À parte o resultado exuberante da partida, Brasil 5 x Chile 0, quatro gols registrados antes mesmo dos trinta minutos do desafio, à parte a classificação antecipada para a próxima Copa na Alemanha, o público presente ao Estádio Mané Garrincha de Brasília, os espectadores que viram o duelo pela TV, atestaram uma verdade absoluta, crucial: Kaká e Robinho não podem ficar, em hipótese nenhuma, fora do time titular de Carlos Alberto Parreira e do seu mentor, Mário Jorge Lobo Zagallo.
Não importam o sistema e a tática. Mais valem a graça, a agilidade, a leveza e a criatividade que Robinho e Kaká impõem, decisivamente, ao jogo do Brasil. Kaká bateu o escanteio que o zagueiro Juan aproveitou, de cabeça, 1 x 0. Numa movimentação espetacular, que envolveu, também, Adriano, Kaká e Ronaldo Fenômeno, Robinho fez 2 x 0. Daí, Robinho passou a Adriano, que humilhou o Chile, com um gol típico, 3 x 0, chute cruzado, de esquerda. E o mesmo Adriano desenhou de testada os 4 x 0.
O desalento de Nélson Acosta, o emudecido e cabisbaixo treinador do elenco do Chile, igualmente serviu como aval para a tal da verdade absoluta.
Quando o Brasil junta, na sua ofensiva, quatro ou cinco craques que nenhuma outra nação do planeta possui, não é o seu meio-de-campo que se desequilibra. Efetivamente, é a preocupação do rival com a categoria de Kaká, Robinho & Cia., que detona a sua estratégia.
O adversário se obriga a manter seis, sete, até oito atletas, na sua proteção. Em Brasília, o Chile não ameaçou a meta de Dida em uma única oportunidade sequer.
Depois dos 4 x 0, e na etapa final, poupado o Fenômeno, com dores na coxa, Ricardinho em seu lugar, o Brasil ainda pôde exercitar simultaneamente as filosofias e os conceitos de Zagallo e de Parreira.
Respectivamente, a troca de passes à espera das ações do inimigo; e a pressão constante e incômoda na sua tentativa de saída de bola, Claro, o ritmo do Brasil naturalmente diminuiu. Mas, sem que o seu goleio sofresse um só susto.
Foi um duelo didático, o de Brasília, apesar da aparente fragilidade do Chile. Parreira testou Gilberto Silva, um volante bem mais fluente, no posto de Émerson.
E, quando o lateral Roberto Carlos se contundiu, numa dividida impiedosa com Fuentes, colocou Juninho Pernambucano em seu posto-- com o deslocamento de Zé Roberto ao seu flanco esquerdo de origem. Melhor, nos acréscimos, o furioso Adriano ampliaria, 5 x 0.
Significativo: claro, espontaneamente, já seguro, sossegadíssimo, o time do Brasil controlou o seu fôlego e os seus esforços. No entanto, realizou uma partida primorosa, em inúmeros quesitos.

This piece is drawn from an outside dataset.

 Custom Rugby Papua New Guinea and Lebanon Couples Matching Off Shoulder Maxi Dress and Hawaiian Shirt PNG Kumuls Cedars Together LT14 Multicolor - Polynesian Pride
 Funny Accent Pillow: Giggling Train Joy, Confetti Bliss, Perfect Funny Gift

O principal: Parreira compreendeu, enfim, que ostenta valores individuais capazes de detonarem qualquer rival no universo. Basta que esses valores se somem; que, aos poucos, se entrosem; e que aprendam a não descuidar, jamais, da determinação e da aplicação.

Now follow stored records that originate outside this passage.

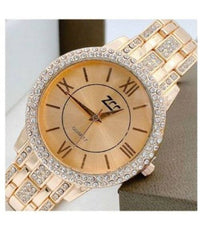 Orologio Polso Zcc 13 Donna Moda Quarzo Acciaio Brillantini Oro Rosa Fondo Rosa         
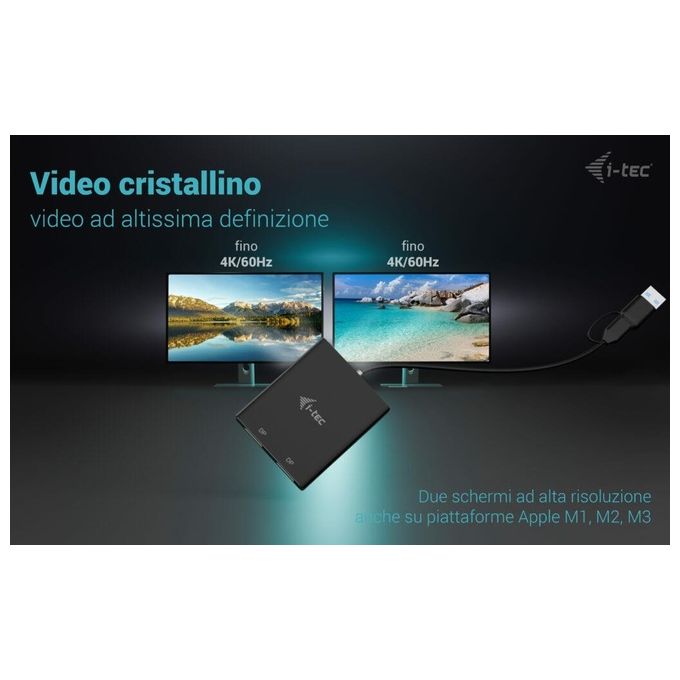 I-Tec USB-A-USB-C Dual 4K-60 Hz DisplayPort Video Adapter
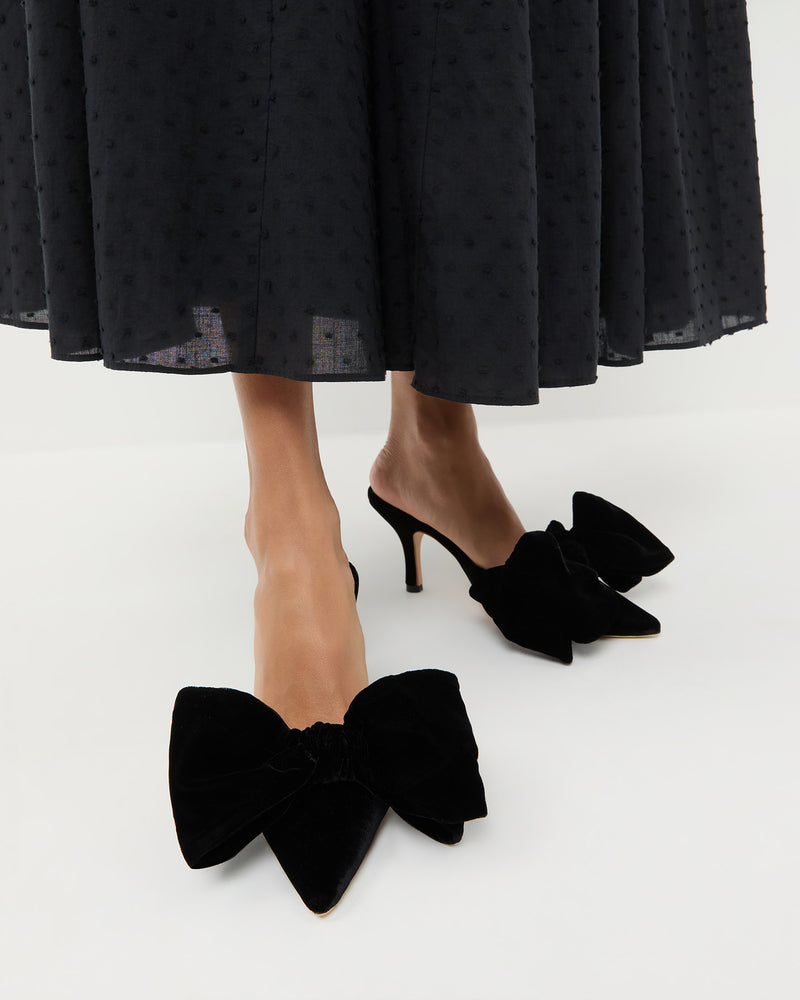 Margot Black Velvet Bow Mule in black velvet.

Que outra seleção da galáxia estabelece um resultado, com tanta folga e com tanto privilégio, logo no terço inaugural de um jogo?
Quanto ao futuro, paira mais uma alquimia na perspectiva de Parreira. Quem sairá do time ao voltar Ronaldinho Gaúcho, suspenso? Descartados os impecáveis e indispensáveis Robinho e Kaká, a agulha da bússola aponta na direção do Fenômeno e de Adriano.
Só que Adriano, artilheiro exemplar, exibe uma eficiência peculiar, monumental. Tirar Ronaldo? Não, Parreira, por favor, existem meses, até a Copa, para mais abusos. Que tal, no mesmo time, Robinho, Kaká, Gaúcho, Adriano e Ronaldo-- e mais, ainda, talvez, Ricardinho, um mestre nos lançamentos. Audácia, Parreira!